Soal untuk Dikerjakan.
- A) Tuliskan ulang bagian artikel tentang Polri dan religi pribumi, mulai dari "Oleh: Watu Yohanes" dan terus sampai "Kong Hu Chu.", tanpa mengubah satu kata pun.
- B) Bisakah Anda melanjutkan artikel tentang Polri dan perlindungan religi pribumi, dimulai sesudah kalimat terakhir yang tercantum?

Kaskus

Entertainment

dewaagniAvatar border
TS
dewaagni
Polri dan Perlindungan Religi Pribumi
Polri dan Perlindungan Religi Pribumi

Kamis, 23 November 2017 21:16

Polri dan Perlindungan Religi Pribumi

ilustrasi 

Oleh: Watu Yohanes Vianey
Staf Pengajar Unwira Kupang

POS KUPANG.COM - Sejak tanggal 7 November 2017, para pemeluk aliran kepercayaan di Indonesia yang di bidang akademik keagaamaan juga disebut "religi lokal" atau "agama asli", boleh mencantumkan identitas kepercayaannya pada Yang Sakral dalam KTP Nasionalnya.

Dengan demikian eksistensi religi lokal atau religi pribumi di seluruh Nusantara, diakui kesetaraannya dengan keberadaan agama yang diakui resmi dalam konstitusi negara, yang terdiri dari agama Islam, Kristen Protestan, Katolik, Hindu, Budha, dan Kong Hu Chu.

Pengakuan ini mengakhiri semacam diskriminasi sistemik terhadap aliran kepercayaan di NKRI dan dalam konteks yang lebih luas menghargai tradisi lokal Nusantara yang mewarisi secara dinamis sistem religi lokalnya. Hal mana tampak dalam pengungkapan ritual-ritual adat di seluruh Nusantara.

Polri sebagai aparatur negara yang menjaga ketertiban dan keamanan, harus merawat keputusan ini agar kelompok-kelompok fundamentalis dan ultrafundamentalis di negeri ini yang anti agama lain, tidak bikin kacau atau melakukan hal-hal yang tidak berperikemanusiaan dan berkeadilan.

Seluruh anak bangsa bersama Polri harus menghargai keputusan ini sebagai bagian dari pelaksanaan ideologi Pancasila.

Apa itu ritual? Kata "ritual" berasal dari kata Latin "ritus". Michael Downey (1993) dalam The New Dictionary of Catholic Spirituality, yang pada versi bahasa Inggris menjadi "rite" dan "ritual".

"Rite" adalah kata benda yang memuat makna ritus sebagai `kata kerja' yaitu praksis sebuah upacara atau sebuah perayaan keagamaan (a religious ceremony or a ceremonial act), sedangkan "ritual" memaknai ritus sebagai bentuk upacaranya (a body of ceremony).

Makna realis dan religius dari ritual diartikan sebagai tindakan secara terstruktur yang mengungkapkan hubungan manusia dengan Yang Sakral. Namun dalam makna yang sangat umum ritual itu berarti tatacara dalam upacara keagamaan yang berhubungan dengan Yang Kudus (Dhavamony, 1993).

Selain itu ritual juga berarti suatu tindakkan atau perayaan simbolik yang bertujuan untuk memulihkan tata alam lingkungan dan tata alam sosial, dan menempatkan kembali manusia dan komunitasnya dalam tata alam tersebut dalam rangka berpartisipasi dalam tata keselamatan yang membahagiakan, yang diyakini berasal dari Yang Kudus sebagai sumber keselamatannya (Eliade, 1995).

Cuplikan Data.

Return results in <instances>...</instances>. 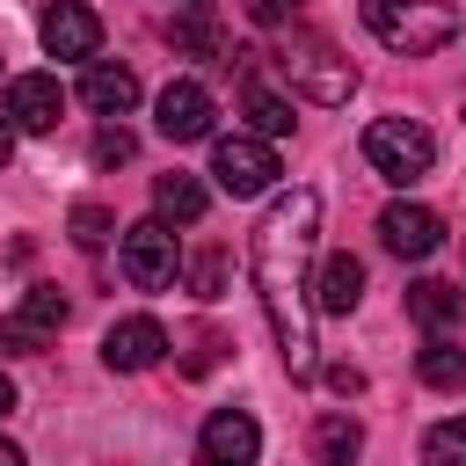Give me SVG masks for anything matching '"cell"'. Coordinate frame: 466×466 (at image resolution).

Kumpulan Jawaban.
- A)
Oleh: Watu Yohanes Vianey
Staf Pengajar Unwira Kupang

POS KUPANG.COM - Sejak tanggal 7 November 2017, para pemeluk aliran kepercayaan di Indonesia yang di bidang akademik keagaamaan juga disebut "religi lokal" atau "agama asli", boleh mencantumkan identitas kepercayaannya pada Yang Sakral dalam KTP Nasionalnya.

Dengan demikian eksistensi religi lokal atau religi pribumi di seluruh Nusantara, diakui kesetaraannya dengan keberadaan agama yang diakui resmi dalam konstitusi negara, yang terdiri dari agama Islam, Kristen Protestan, Katolik, Hindu, Budha, dan Kong Hu Chu.

- B)
Dari sisi teologi dan antropologi budaya, terutama dari aliran dan teori difusi kebudayaan, seperti difusionisme Jerman-Austria, yang dikenal dengan sebutan "Kulturkreis", Yang Kudus atau Yang Sakral itu bukan hanya menunjuk Yang Ilahi sebagai Wujud Tertinggi dalam pandangan agama-agama besar, tetapi juga Yang Ilahi yang diwahyukan dalam agama-agama tradisi kecil yang berada di seluruh penjuru 
bumi.

Seorang pendiri dan eksponennya, yaitu Pater Wilhelm Schmith, SVD dan murid-muridnya menjadi peneliti dan pengkaji budaya di bidang ini. Majalah Ilmiah Athropos dari aliran budaya ini konsisten hingga dewasa ini menerbitkan kajian-kajian antropologi ini sejak abad ke-18.

Untuk kasus di Flores, salah satu pioner di bidang ini adalah almarhum P. Arndt, SVD. Beliau meneliti dari Ngadha, Riung, Ende Lio, Sikka, hingga Lamaholot di Flores Timur, Solor, Adonara dan Lembata. Bahkan beliau berhasil menunjukkan data dan analisis deskriptif terhadap fakta adanya agama pribumi Flores. Untuk di Ngadha, terbitan tentang religi lokal dari Anthropos, sudah ada sejak tahun 1929.

Salah satu tuturan ritual yang performatif tentang Yang Kudus dalam tradisi lokal Ngadha adalah adanya kepercayaan kepada Yang Sakral dalam nama kolektif yang diungkapkan baik secara triadik dalam nama "Dewa Saga Telu", maupun secara diadik dalam nama "Dewa Zeta Nitu Zale".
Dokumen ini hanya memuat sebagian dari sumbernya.